The Fund for Women Journalists has its own committee. We have international committee members from different backgrounds, including members from South Africa, India and Malaysia. We are working with global journalists or editors with experience in those regions to consider those implications.
There might be a pitch I read and think is interesting, but a committee member might say, ‘This is in my country and this is not a topic. Or this is something we have read many times in a local media outlet.’ I read a majority of the Fund for Women Journalism pitches as a screening process for eligibility, but I’m not the one making decisions.
For the Kim Wall Memorial Fund, we work with Kim Wall’s family. For other reporting grants, interviews are done and grants are judged within IWMF. Our IMWF program team is also diverse and comes from underrepresented groups. I’m Asian; we have journalists who are Sudanese and Latina. It’s interesting to see people who come from different backgrounds have completely different takes on project pitches. That’s very valuable for us.

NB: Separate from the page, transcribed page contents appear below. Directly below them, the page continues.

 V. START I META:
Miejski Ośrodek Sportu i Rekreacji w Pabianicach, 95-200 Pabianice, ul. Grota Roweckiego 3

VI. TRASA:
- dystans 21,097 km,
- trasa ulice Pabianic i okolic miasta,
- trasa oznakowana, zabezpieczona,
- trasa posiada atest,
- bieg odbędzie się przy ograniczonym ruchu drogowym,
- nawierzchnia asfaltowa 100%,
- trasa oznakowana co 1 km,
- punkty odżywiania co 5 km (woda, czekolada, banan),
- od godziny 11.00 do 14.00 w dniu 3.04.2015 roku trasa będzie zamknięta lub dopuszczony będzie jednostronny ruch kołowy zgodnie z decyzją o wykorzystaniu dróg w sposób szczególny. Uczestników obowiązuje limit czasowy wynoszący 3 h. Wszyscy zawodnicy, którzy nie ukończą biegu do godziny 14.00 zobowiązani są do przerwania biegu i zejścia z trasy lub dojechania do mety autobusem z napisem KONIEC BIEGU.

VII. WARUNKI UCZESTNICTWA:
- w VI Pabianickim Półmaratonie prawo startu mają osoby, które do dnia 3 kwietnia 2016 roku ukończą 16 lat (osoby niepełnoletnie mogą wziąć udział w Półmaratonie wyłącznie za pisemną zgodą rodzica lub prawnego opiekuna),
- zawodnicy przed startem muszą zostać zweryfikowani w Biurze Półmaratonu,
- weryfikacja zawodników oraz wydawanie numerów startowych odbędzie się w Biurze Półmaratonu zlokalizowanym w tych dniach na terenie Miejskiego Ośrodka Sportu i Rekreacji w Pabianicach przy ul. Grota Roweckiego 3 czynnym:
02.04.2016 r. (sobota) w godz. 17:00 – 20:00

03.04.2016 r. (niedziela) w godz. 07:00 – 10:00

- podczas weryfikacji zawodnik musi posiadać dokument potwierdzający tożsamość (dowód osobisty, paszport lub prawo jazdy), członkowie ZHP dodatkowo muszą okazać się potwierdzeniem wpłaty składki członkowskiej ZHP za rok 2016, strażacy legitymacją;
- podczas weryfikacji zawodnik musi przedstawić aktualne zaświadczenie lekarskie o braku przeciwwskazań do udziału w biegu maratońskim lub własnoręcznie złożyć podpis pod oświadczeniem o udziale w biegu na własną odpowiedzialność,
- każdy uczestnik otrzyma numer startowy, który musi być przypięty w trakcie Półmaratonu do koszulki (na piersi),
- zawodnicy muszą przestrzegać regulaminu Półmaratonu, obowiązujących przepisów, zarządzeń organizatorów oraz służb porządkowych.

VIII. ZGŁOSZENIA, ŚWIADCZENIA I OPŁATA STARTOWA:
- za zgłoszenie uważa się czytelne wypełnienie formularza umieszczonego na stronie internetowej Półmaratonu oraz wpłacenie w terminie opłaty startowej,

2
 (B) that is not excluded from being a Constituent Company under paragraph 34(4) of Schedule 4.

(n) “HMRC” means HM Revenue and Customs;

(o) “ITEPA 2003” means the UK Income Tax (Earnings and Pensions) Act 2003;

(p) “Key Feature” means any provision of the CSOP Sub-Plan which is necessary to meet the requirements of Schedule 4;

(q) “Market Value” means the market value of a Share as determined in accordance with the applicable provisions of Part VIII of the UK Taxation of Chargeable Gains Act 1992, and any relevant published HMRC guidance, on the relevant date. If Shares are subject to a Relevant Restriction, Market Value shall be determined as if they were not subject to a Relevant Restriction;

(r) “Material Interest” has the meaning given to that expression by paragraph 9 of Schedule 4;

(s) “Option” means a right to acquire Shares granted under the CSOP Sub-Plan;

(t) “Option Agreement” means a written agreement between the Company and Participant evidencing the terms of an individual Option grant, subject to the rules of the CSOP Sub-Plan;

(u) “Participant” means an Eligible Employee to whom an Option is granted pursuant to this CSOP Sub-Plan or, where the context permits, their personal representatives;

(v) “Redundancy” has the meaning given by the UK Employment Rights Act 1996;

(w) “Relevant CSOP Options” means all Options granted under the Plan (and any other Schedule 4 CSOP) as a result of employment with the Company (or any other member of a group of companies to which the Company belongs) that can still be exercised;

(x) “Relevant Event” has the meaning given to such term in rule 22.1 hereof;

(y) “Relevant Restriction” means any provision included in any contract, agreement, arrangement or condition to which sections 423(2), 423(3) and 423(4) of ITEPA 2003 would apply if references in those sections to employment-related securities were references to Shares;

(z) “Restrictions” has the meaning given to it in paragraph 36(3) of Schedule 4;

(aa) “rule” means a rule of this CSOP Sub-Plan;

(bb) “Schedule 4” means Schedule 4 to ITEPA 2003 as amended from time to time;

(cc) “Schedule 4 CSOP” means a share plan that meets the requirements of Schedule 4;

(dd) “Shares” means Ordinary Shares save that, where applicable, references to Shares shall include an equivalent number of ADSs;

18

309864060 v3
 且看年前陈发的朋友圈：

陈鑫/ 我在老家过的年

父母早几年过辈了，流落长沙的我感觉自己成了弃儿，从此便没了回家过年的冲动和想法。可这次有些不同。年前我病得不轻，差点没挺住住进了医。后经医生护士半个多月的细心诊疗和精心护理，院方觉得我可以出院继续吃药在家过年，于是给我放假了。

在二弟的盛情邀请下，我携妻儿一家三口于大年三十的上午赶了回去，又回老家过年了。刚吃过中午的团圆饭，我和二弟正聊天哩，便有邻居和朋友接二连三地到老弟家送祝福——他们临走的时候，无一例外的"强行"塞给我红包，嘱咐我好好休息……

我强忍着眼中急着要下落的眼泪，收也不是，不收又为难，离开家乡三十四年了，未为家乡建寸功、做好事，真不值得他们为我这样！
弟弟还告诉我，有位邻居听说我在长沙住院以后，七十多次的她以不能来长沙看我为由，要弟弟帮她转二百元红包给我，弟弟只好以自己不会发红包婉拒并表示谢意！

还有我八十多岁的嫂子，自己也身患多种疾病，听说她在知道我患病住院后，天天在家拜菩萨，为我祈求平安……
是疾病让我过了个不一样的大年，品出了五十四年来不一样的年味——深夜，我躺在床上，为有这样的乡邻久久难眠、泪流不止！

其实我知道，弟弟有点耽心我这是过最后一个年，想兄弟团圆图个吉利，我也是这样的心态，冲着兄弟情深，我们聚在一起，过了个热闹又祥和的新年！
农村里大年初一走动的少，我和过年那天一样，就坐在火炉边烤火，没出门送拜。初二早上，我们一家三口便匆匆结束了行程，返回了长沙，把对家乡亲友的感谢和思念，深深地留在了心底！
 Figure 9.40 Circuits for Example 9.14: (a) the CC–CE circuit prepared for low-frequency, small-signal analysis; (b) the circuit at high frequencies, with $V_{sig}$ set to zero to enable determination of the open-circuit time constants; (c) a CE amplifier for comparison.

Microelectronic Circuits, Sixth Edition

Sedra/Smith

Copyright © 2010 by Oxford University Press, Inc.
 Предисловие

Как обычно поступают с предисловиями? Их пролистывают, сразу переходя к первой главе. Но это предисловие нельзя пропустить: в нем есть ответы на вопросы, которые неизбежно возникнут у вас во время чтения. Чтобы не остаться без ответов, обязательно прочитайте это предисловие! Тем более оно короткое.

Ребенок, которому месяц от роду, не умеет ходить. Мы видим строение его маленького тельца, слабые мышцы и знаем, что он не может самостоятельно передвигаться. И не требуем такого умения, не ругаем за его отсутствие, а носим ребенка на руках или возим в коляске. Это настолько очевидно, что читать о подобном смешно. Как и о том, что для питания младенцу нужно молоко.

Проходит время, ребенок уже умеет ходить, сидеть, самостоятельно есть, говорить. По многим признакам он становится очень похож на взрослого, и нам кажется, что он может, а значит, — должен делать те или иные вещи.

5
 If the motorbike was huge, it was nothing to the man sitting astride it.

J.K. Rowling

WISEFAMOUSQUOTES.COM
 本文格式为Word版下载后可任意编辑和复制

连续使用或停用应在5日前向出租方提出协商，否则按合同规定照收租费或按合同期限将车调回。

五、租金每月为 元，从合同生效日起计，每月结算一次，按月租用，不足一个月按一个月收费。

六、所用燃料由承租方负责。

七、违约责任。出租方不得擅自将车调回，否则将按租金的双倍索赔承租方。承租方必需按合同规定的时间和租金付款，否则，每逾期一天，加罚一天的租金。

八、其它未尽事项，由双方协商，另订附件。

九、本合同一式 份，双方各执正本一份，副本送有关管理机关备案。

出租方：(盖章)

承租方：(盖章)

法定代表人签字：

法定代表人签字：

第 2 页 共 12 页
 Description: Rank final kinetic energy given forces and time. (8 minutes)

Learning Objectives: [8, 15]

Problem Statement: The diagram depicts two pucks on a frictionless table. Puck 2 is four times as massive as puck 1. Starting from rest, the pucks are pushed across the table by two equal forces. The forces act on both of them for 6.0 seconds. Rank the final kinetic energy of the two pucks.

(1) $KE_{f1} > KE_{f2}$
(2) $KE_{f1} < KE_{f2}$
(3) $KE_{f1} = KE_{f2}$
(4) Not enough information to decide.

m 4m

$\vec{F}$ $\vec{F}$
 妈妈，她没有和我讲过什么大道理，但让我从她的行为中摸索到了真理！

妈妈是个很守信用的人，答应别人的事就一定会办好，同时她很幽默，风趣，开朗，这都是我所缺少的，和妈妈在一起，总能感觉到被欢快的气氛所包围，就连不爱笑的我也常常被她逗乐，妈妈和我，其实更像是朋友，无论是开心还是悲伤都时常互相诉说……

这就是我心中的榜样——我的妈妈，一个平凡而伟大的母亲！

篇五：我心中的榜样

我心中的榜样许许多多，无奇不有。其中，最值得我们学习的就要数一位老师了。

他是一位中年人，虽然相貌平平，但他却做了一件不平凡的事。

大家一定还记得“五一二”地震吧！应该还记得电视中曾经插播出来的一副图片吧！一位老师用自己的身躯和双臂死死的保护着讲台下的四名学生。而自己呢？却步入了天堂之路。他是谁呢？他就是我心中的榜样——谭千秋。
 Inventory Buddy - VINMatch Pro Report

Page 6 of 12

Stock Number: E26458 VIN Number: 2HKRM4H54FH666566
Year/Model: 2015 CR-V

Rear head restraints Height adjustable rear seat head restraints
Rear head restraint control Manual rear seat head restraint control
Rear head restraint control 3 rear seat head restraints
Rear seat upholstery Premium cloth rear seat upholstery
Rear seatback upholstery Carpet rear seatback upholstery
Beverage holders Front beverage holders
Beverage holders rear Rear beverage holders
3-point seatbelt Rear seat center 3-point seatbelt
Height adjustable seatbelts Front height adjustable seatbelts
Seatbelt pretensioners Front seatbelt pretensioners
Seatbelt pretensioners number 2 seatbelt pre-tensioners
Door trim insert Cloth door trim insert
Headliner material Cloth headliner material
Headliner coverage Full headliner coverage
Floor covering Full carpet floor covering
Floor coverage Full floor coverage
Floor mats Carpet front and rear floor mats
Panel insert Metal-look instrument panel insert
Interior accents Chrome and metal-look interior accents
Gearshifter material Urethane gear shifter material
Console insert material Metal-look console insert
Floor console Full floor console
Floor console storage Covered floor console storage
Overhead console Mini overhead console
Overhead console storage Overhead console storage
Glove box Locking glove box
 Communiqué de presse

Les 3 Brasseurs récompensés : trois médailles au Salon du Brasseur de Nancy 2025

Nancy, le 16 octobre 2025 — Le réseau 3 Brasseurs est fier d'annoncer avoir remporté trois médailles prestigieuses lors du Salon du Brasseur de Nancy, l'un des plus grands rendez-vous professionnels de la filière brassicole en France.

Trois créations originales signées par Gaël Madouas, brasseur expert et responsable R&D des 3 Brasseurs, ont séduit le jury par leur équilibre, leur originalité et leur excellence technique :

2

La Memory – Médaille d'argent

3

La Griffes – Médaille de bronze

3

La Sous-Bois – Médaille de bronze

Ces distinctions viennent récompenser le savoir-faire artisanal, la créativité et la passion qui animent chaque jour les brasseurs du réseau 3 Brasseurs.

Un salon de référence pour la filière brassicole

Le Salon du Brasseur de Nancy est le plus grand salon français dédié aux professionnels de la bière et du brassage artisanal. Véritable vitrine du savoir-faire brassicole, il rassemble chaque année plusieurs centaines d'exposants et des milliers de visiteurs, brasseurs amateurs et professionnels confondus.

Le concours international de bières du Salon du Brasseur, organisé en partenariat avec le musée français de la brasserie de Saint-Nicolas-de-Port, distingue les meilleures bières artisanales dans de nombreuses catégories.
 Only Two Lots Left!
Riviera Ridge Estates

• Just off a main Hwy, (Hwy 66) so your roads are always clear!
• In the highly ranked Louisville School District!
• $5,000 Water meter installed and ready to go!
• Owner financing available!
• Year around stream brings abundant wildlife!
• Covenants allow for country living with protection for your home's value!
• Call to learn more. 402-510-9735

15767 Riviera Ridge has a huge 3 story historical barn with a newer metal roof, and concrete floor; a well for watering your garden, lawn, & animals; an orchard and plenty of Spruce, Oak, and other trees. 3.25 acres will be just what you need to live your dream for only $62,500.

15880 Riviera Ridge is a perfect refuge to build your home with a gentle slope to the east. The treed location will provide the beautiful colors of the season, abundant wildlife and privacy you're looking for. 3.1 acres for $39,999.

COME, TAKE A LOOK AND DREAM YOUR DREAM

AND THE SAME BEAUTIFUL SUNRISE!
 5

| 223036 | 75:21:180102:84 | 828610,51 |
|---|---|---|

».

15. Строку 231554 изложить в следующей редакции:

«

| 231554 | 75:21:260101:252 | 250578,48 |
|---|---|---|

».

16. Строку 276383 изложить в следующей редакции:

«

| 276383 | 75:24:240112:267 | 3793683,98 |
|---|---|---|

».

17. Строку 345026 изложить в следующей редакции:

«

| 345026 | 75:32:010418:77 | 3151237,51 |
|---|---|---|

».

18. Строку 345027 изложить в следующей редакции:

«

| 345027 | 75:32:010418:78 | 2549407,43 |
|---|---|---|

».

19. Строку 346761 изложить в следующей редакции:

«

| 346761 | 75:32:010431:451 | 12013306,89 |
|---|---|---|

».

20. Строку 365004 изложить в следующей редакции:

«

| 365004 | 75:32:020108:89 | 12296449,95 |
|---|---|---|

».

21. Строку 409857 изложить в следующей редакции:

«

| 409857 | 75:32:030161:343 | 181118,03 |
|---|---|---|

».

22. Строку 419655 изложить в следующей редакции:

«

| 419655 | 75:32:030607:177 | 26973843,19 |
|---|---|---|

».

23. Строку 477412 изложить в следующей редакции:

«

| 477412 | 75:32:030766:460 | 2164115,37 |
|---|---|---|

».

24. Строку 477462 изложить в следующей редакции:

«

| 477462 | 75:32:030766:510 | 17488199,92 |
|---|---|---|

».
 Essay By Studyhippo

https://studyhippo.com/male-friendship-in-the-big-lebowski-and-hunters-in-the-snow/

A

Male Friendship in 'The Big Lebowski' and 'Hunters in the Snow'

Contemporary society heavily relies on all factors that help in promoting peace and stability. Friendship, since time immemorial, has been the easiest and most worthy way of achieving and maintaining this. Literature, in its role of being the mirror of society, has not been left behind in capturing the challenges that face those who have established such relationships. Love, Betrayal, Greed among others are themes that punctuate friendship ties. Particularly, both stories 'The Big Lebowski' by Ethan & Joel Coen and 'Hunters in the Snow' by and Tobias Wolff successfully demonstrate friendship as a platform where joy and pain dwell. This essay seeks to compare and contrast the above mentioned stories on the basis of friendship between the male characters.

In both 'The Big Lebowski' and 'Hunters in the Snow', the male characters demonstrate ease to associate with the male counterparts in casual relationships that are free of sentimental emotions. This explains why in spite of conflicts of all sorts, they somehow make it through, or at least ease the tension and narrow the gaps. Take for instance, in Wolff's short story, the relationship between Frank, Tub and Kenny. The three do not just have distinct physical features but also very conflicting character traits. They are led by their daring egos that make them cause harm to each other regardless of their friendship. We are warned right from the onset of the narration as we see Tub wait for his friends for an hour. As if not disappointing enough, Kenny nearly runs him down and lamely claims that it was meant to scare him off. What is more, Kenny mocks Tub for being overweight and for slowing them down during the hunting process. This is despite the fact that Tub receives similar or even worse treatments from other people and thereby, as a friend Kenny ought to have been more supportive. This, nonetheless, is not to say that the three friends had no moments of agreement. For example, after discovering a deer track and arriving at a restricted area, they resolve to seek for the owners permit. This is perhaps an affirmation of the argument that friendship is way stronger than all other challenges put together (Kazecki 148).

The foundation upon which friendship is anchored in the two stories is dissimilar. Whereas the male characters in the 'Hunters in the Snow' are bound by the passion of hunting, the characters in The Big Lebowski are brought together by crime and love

What types of stories would you love to see more of?
I really want to see women journalists challenge themselves in their reporting. If they are pairing up with someone and submitting as a team, our committee loves to see a mentorship component where a veteran journalist is working with a less experienced journalist, and is helping to guide her in the process of getting the story published. We also love local stories. I want to see journalists report on stories that have an impact on the community, especially with COVID happening. We see the value of local reporting that really can drive conversations on a lot of topics.
Carly Stern is a freelance reporter based in San Francisco who covers housing, disability policy, urban life and economic inequality.